▶ [Aim of the exercise]
Please reproduce the lighting thread word for word, everything from "Unless you're looking" down to "box bulb thing.".

▶ [Document passage]
######

# Need Help: Lightint Suggestions



## GoodHouse (Sep 3, 2007)

*Need Help: Lighting Suggestions*

I am enclosing a picture of my building that is under construction. I am a flooring contractor and I am opening a retail store. I need to pick out overhead lighting within 1 week. I am going with the open cieling/industrial/modern look similar to Old navy stores, some starbucks, etc. The cielings are 14' high and its going to sprayed black, all cieling, trusts, duct work, wires, everything. So with the open cieling concept in mind i cant figure out what type of lighting to do. I was thinking when you walk in a pendant type light and some small pendants where the reception desk is but for overall lighting i need some help....









The space is about 2000 Sq Ft where the lighting is going, its going to be controlled by just 2 switches. I figured one for the back, one for the front. This is a remodel so we are working with some existing electrical. Its a store so all the lighting will be on when the store is open so having 2 switches is no big deal. 
Please post pictures, give names, links, details, anything with a good solution for this type of setup. I want something that conveys a homey, comfy feel but professional. 
Thanks!


----------



## Celtic (May 23, 2007)

What sort of input did your EC give you?


----------



## GoodHouse (Sep 3, 2007)

I have not chose an EC yet. I wanted to come up with a design first and then have them implement it. I dont want to go to the table with no knowledge.


----------



## Celtic (May 23, 2007)

GoodHouse said:


> I want something that conveys a homey, comfy feel but professional.


Unless you're looking for general task lighting, it would be difficult to get your desired result w/o at least a floor plan.


----------



## GoodHouse (Sep 3, 2007)

Thats what i am asking, general lighting. Do i go with track lighting for a retail showroom? Track lighting on a 2 cable trapeez thing? 
I want something affordable but nice looking, not just a flourescent commercial box bulb thing.


----------



## TimelessQuality (Sep 23, 2007)

Even type of retail.. Flooring? or ___________???


----------



## GoodHouse (Sep 3, 2007)

Flooring. 
What type of lighting is normal?


----------



## SelfContract (Dec 6, 2007)

There is drafting software like Autodesk Architecture or AutoCAD, you can use to simulate lighting effects with built-in lighting features, and with color-modifed by Adobe Photoshop effects like shadows, hue, light intensity, fades, etc.. In that sw, you can pick & choose from hundreds of manufactured light components, i..e, cans, recessed, pendants, tracks, etc., put in your 3-D design room. You can change the specific angles of each light component, change its location, its height, etc., until you are satisfied with the final look. Also, you can zoom in & out, rotate room/view, turn-on or off specific lights or combinations of lights using multiple switching arrangments, etc. You can also simulate the natural light/sun from windows into room also. All of these are simulated/imitated by computers before commiting to buy those lights or do anything first.

That why the big stores/coporations pay these lighting architect guys lot of $$ to do that.

######

▶ [Entries supplied]
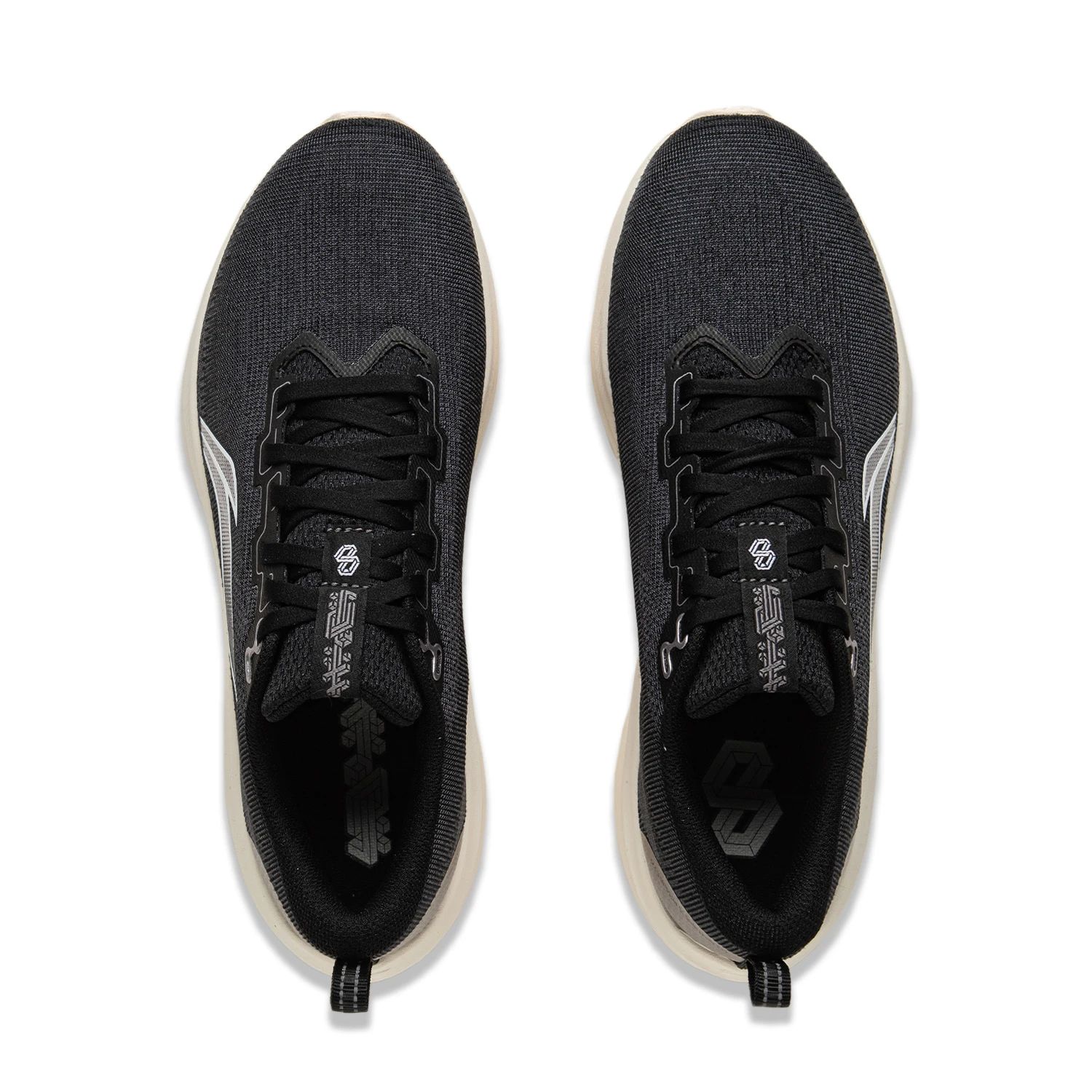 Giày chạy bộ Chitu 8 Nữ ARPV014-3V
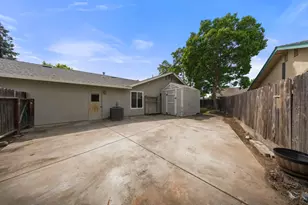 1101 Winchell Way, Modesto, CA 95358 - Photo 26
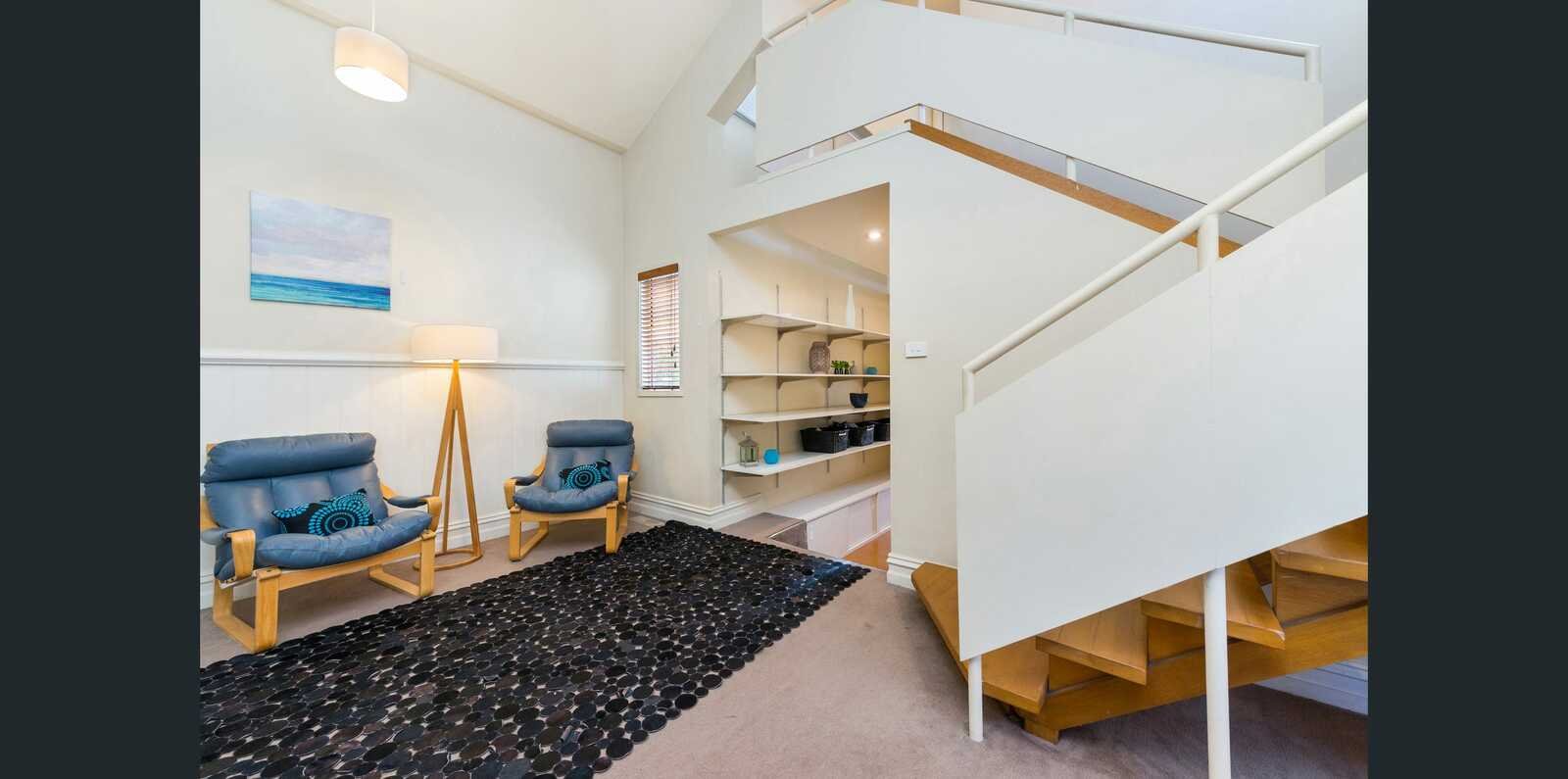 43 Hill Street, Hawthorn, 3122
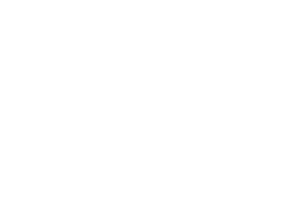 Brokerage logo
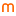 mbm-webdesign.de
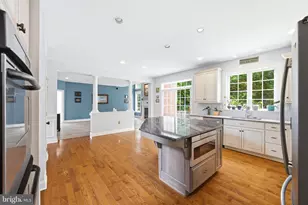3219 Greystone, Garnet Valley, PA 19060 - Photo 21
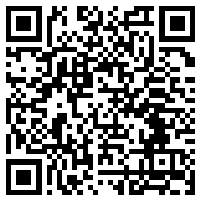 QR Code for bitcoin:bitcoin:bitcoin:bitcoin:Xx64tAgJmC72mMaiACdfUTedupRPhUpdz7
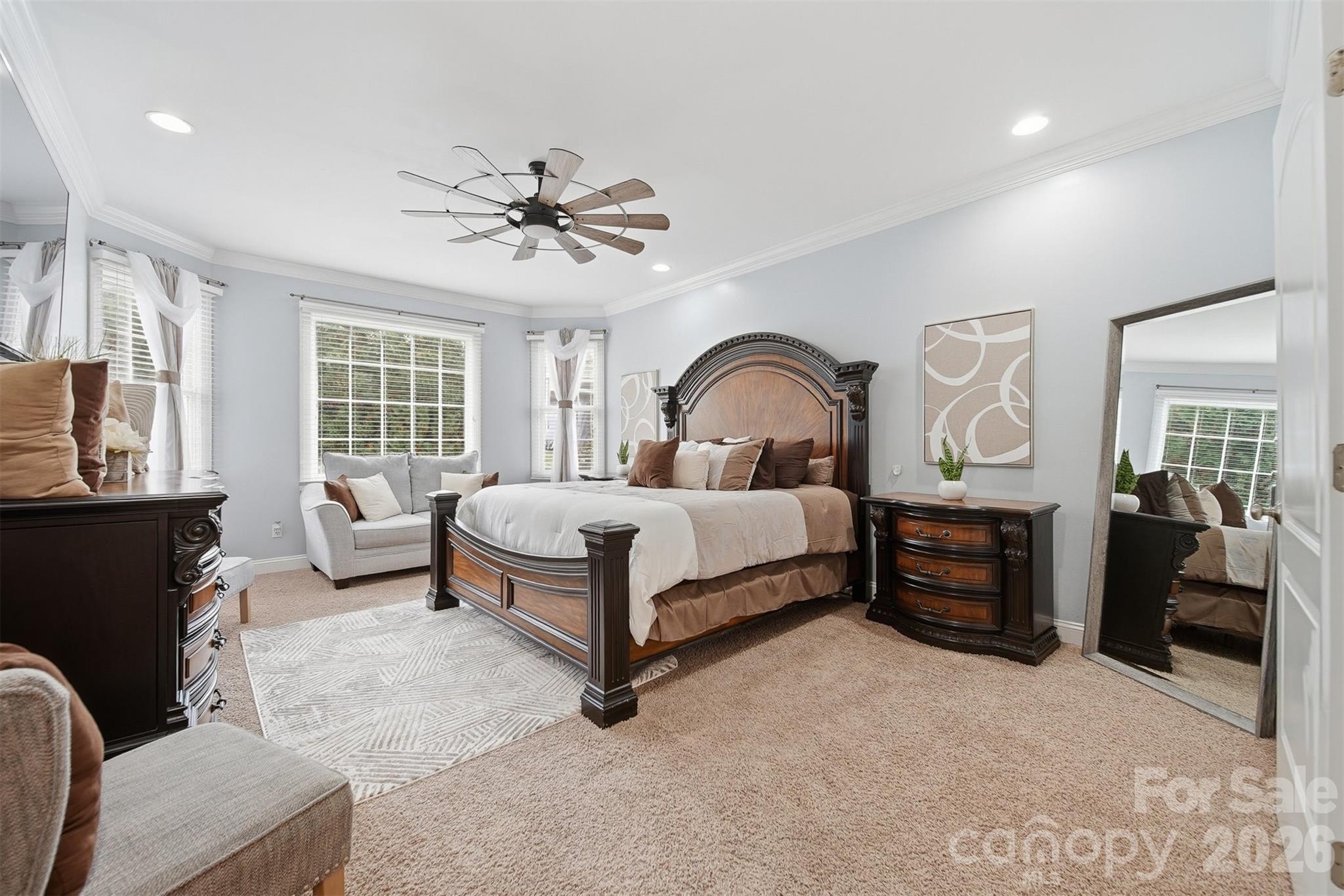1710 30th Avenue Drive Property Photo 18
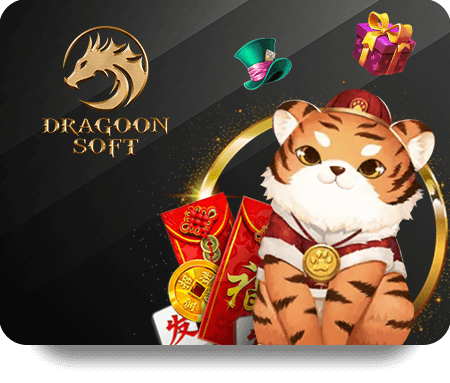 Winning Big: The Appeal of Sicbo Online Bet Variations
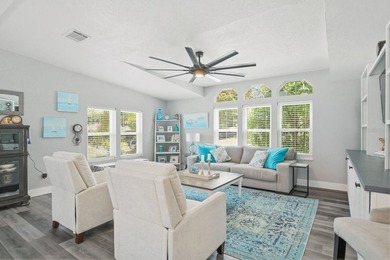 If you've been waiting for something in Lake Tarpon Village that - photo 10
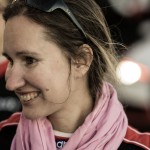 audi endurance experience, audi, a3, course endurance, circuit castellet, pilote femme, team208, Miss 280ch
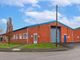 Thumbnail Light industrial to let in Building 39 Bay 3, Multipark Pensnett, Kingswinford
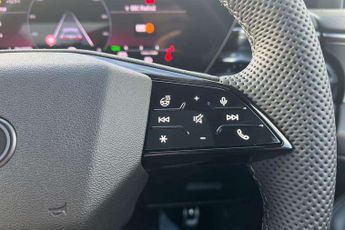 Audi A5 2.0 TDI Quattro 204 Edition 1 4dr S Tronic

######

▶ [Result of the task]
Unless you're looking for general task lighting, it would be difficult to get your desired result w/o at least a floor plan.


----------



## GoodHouse (Sep 3, 2007)

Thats what i am asking, general lighting. Do i go with track lighting for a retail showroom? Track lighting on a 2 cable trapeez thing? 
I want something affordable but nice looking, not just a flourescent commercial box bulb thing.